The asset manager, which is a significant 10% owner of Texas Pacific Land Corp, previously reported beneficial ownership of 10,109,933 shares in a Schedule 13D filing on May 7, 2026. The company, valued at $28.4 billion, has delivered a 42.75% return year-to-date and trades at a P/E ratio of 56.19. According to InvestingPro analysis, TPL appears overvalued relative to its Fair Value estimate. An InvestingPro Tip highlights that the company holds more cash than debt on its balance sheet, while maintaining impressive gross profit margins of 93.24%.

In other recent news, Texas Pacific Land Corp reported financial results for the first quarter of 2026, surpassing earnings and revenue forecasts.

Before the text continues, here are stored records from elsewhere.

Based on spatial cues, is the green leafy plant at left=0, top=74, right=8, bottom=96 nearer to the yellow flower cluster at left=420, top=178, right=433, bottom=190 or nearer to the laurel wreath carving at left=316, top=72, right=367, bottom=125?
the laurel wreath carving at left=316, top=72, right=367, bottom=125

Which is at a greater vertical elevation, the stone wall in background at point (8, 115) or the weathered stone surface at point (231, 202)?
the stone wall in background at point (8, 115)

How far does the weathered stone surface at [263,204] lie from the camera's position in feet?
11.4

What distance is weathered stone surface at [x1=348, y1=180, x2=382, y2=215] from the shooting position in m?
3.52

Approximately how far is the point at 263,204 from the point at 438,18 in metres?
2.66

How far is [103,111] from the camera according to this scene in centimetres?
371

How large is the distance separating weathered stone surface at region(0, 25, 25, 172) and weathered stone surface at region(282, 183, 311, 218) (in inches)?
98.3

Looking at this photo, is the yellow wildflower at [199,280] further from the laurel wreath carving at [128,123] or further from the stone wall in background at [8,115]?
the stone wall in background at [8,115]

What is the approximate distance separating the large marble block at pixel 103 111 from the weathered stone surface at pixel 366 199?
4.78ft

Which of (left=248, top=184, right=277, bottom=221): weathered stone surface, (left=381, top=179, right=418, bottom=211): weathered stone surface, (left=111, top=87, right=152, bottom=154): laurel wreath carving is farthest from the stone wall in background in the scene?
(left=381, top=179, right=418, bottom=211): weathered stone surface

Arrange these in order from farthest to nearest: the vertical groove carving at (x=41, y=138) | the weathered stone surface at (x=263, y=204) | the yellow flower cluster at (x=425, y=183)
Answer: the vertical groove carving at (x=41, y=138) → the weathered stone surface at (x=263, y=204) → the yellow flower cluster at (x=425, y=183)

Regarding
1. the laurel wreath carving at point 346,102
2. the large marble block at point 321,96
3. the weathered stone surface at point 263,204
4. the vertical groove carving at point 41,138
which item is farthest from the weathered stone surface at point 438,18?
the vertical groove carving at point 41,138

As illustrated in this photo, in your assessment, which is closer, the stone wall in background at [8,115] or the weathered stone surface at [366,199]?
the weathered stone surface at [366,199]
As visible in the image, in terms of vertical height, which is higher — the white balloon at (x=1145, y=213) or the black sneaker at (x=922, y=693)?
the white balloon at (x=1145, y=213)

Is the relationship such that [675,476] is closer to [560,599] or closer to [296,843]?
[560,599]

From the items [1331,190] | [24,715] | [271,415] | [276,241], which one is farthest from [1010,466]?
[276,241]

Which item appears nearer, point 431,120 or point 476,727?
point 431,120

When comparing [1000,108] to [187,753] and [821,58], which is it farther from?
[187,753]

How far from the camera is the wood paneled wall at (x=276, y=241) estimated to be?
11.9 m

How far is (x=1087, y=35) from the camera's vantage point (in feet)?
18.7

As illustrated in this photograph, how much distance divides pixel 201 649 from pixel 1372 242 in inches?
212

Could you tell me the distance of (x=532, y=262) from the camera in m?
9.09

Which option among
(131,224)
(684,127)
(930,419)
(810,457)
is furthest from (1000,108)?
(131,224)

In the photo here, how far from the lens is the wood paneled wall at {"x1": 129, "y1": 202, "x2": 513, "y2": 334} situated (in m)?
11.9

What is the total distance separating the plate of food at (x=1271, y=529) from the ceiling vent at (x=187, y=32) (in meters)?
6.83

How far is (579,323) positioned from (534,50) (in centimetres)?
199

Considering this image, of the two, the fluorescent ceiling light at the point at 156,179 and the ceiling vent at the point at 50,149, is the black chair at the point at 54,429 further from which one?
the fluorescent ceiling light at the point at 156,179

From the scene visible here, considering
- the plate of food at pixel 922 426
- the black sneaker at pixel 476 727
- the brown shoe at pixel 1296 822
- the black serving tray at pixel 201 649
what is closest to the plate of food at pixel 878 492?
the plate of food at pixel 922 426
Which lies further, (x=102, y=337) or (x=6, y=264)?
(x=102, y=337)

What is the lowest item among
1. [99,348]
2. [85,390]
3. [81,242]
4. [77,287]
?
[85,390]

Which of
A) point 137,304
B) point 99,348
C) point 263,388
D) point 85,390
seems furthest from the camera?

The company posted an earnings per share (EPS) of $2.07, exceeding the projected $1.95, and achieved a revenue of $236.8 million, slightly above the expected $235.5 million. In addition to these financial results, Texas Pacific Land announced an agreement with Chevron to supply land and brackish water for Project Kilby, a power generation facility in Reeves County, Texas. Texas Capital Securities maintained a Buy rating on the stock with a price target of $440 following this agreement. Furthermore, KeyBanc reiterated its Overweight rating and set a price target of $639, highlighting the company’s water resources outlook. These developments reflect ongoing strategic partnerships and positive analyst sentiment. Trading in Texas Pacific Land options also surged, with call volume reaching 2,016 contracts.

Risks

  • According to InvestingPro analysis, TPL appears overvalued relative to its Fair Value estimate, suggesting potential valuation risks for investors in the energy and water resources sector.
  • The company trades at a P/E ratio of 56.19, which may indicate high expectations for future growth that could be difficult to sustain.
  • While the company holds more cash than debt, the high valuation multiples and potential overvaluation relative to fair value estimates present uncertainties for long-term investors.